A 50-year old female presented to the emergency department with a 6-day history of fever, progressively worsening cough and shortness of breath. The patient did not report any contact with anyone who had been recently unwell or had been travelling. Upon arrival to the emergency room, the patient was noted to be severely hypoxaemic by pulse oximetry (66%) and in impeding respiratory failure, so she was emergently intubated for mechanical ventilatory support. Immediately post-intubation, arterial blood gas was as follows: pH 7.34, pCO2 31 mmHg, pO2 60 mmHg, O2 saturation 90%, calculated HCO3 16 mmol/l on FiO2 of 100% and PaO2/FIO2 ratio of 60. Her ventilatory mode was set at controlled minute ventilation, with a respiratory rate of 24, tidal volume of 300 cc (6 cc/ideal body weight), positive end-expiratory pressure (PEEP) of 20 cmH2O and FiO2 of 100%. The patient’s chest X-ray at the time of admission showed diffuse bilateral pulmonary opacities consistent with multifocal pneumonia or pulmonary oedema (Figure 1). Polymerase chain reaction (PCR) testing for severe acute respiratory syndrome coronavirus 2 (SARS-CoV-2) was sent and came back positive after 48 hours.

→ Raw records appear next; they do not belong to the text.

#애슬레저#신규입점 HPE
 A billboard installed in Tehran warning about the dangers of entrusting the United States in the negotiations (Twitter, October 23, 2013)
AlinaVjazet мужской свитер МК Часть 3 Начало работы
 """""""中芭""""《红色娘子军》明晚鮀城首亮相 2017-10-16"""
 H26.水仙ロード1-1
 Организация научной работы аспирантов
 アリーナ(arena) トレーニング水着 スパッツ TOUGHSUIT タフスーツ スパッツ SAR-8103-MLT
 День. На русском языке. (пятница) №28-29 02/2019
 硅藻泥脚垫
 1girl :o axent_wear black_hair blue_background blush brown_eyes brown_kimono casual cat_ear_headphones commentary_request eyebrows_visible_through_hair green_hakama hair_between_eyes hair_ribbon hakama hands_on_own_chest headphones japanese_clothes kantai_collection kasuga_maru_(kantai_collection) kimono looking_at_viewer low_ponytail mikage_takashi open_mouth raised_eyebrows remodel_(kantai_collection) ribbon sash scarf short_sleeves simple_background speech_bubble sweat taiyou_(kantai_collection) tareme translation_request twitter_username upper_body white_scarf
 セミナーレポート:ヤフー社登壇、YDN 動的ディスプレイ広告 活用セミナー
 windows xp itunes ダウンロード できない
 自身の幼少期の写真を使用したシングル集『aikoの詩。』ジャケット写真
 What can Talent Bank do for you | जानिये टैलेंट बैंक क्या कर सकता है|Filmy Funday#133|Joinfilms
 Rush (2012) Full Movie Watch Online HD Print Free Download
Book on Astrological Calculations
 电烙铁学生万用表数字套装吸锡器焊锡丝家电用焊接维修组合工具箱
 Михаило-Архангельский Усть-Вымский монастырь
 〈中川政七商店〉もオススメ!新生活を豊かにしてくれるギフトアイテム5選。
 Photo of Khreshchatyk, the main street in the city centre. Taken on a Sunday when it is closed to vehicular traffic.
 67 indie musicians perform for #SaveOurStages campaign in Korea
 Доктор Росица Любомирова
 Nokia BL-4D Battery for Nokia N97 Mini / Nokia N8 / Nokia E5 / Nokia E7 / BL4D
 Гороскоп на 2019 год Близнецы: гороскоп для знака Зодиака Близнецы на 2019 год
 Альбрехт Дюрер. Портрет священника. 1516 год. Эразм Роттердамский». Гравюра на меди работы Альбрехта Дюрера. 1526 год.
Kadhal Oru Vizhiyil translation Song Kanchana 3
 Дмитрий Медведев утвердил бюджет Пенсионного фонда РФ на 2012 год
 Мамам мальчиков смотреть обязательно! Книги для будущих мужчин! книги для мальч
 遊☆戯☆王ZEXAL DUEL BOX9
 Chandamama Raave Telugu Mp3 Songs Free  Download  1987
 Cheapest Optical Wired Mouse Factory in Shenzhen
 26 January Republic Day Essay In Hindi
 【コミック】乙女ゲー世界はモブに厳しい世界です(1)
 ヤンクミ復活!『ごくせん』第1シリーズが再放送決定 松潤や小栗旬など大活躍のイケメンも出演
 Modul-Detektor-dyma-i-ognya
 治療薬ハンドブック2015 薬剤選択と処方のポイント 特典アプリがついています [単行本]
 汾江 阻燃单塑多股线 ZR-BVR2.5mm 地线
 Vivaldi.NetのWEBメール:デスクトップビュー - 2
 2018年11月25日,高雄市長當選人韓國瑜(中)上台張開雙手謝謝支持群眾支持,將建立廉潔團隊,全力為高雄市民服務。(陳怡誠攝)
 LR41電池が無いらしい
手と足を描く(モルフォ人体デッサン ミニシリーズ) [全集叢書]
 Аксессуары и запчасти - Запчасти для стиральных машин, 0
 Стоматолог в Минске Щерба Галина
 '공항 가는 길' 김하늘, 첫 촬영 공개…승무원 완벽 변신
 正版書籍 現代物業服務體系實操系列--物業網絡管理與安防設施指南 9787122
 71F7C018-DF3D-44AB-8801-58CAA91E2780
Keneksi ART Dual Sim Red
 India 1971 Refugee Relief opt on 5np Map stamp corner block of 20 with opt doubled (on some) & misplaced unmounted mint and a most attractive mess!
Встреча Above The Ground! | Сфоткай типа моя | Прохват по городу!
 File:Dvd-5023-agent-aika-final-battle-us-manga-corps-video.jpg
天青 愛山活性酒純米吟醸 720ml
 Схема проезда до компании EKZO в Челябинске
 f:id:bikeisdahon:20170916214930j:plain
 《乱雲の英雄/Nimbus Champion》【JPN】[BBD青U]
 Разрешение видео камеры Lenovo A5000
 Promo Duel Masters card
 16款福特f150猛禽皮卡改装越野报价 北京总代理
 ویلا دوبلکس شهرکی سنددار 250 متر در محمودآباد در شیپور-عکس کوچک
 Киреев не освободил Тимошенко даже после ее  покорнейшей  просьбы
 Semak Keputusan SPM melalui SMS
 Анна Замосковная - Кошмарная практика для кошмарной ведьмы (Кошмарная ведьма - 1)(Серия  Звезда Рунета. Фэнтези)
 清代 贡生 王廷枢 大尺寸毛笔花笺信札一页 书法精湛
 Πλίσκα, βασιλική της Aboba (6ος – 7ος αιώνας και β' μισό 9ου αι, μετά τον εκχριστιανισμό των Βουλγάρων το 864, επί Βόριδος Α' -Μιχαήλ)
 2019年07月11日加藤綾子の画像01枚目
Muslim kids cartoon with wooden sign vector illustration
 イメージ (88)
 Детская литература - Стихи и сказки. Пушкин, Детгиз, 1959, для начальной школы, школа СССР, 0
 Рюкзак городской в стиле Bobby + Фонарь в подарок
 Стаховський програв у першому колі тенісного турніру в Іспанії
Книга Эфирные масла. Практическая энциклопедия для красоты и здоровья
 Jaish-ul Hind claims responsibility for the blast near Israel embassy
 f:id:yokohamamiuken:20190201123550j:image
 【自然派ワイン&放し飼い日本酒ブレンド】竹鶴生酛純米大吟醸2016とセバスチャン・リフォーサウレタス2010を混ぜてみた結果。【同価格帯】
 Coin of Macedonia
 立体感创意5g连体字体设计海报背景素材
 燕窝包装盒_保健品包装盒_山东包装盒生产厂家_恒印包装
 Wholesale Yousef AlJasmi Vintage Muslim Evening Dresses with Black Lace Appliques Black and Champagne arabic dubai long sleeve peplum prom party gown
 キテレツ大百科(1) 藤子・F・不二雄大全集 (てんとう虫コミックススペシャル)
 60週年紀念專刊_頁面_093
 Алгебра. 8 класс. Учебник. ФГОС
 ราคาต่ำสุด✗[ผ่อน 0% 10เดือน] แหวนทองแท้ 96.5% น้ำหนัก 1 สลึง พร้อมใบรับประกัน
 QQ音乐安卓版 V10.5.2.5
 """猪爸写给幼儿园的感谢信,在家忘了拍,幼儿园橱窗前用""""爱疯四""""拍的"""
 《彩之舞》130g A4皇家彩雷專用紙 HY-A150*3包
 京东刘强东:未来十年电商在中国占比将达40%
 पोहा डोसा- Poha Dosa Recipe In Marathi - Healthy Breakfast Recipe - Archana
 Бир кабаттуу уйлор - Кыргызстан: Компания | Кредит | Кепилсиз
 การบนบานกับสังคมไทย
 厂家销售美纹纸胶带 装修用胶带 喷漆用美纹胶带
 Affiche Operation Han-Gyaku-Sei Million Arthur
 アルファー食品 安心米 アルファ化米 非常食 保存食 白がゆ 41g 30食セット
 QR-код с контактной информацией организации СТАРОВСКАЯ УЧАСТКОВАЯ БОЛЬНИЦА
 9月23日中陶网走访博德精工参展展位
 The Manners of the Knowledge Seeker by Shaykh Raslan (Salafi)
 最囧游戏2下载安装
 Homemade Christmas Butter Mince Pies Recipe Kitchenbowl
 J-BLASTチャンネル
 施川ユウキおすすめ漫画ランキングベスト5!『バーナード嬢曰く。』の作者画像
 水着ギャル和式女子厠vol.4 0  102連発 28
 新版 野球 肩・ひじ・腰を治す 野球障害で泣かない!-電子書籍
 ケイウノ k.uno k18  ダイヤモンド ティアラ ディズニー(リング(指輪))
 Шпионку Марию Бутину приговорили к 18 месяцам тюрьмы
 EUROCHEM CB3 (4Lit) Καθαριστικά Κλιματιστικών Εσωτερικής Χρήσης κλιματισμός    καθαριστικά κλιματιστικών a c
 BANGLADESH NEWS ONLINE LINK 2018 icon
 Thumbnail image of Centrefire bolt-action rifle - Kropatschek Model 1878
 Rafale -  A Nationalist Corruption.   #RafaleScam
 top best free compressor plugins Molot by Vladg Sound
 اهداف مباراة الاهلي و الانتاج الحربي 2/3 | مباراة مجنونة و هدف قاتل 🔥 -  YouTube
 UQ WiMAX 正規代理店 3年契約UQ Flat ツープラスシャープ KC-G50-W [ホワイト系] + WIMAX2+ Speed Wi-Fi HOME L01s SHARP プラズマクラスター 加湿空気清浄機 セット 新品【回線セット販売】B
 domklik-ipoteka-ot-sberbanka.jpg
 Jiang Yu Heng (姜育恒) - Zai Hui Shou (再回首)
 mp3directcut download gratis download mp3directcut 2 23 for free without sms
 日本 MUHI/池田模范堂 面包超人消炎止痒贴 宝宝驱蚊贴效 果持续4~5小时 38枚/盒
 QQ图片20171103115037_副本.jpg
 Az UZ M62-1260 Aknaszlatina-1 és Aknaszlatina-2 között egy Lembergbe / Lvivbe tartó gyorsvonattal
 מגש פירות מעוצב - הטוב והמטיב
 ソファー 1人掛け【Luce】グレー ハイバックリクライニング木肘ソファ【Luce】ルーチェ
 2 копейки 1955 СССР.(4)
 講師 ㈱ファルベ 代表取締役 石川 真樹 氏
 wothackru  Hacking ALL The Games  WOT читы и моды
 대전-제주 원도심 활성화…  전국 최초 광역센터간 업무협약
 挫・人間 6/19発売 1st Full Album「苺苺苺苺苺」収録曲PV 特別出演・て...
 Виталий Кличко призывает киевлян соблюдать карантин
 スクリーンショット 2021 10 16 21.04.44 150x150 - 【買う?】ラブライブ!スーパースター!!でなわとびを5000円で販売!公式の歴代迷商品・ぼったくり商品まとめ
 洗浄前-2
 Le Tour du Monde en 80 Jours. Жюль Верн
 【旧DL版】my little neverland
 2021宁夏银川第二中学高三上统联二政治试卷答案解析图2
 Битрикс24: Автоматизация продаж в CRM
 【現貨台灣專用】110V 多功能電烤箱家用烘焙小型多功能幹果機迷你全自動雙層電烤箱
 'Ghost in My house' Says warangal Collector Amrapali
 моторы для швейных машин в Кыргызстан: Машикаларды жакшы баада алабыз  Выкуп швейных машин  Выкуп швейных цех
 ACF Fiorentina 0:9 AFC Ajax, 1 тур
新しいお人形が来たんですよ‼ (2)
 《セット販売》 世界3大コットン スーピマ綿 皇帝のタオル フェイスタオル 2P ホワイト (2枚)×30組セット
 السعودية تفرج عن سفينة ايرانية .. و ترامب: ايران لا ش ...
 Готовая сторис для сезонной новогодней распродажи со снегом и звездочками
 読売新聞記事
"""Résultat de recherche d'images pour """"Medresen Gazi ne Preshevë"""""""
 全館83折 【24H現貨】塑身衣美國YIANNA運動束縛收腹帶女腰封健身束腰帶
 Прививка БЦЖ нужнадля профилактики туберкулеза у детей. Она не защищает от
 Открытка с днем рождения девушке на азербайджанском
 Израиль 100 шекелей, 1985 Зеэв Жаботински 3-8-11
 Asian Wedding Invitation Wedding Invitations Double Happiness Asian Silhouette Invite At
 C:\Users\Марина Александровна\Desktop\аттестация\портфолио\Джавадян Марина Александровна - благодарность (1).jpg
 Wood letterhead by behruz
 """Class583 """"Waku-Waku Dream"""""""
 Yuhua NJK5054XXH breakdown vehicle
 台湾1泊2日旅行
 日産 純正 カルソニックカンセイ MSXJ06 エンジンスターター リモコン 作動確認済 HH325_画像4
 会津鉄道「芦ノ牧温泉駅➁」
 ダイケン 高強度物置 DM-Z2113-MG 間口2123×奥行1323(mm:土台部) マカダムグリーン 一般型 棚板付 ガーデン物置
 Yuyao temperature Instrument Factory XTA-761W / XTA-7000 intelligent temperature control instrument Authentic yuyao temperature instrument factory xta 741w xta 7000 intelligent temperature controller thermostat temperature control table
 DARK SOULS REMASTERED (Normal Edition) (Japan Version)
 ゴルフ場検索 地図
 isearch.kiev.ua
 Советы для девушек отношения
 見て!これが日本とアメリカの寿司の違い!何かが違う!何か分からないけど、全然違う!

The patient was diagnosed with severe acute respiratory distress syndrome (ARDS), so was treated with inhaled pulmonary vasodilators, neuromuscular blockade and prone-position ventilation. In addition, she was evaluated for extracorporeal membrane oxygenation (ECMO) support. Her respiratory ECMO survival prediction score was 5, which classified her as risk class II, with an expected in-hospital survival of 76%. Cardiac biomarkers of brain natriuretic peptide (BNP) and troponin were 150 pg/ml and w0.26 ng/ml, respectively, on admission. Therefore, the critical care team deemed that the patient would benefit from ECMO. However, her underlying cardiovascular comorbidities raised concerns, such as the evaluation of volume status, cardiac function, lung and pleura evaluation, reassessment of lung recruitment with high PEEP and decision-making with regard to ECMO support. Furthermore, the results of the SARS–CoV2 test were still pending, thus the exact aetiology of her ARDS remained unclear.

Medical History

Her medical history was significant for morbid obesity (BMI of 54), type 2 diabetes, hypertension, non-alcoholic steatohepatitis, bipolar disorder and anxiety.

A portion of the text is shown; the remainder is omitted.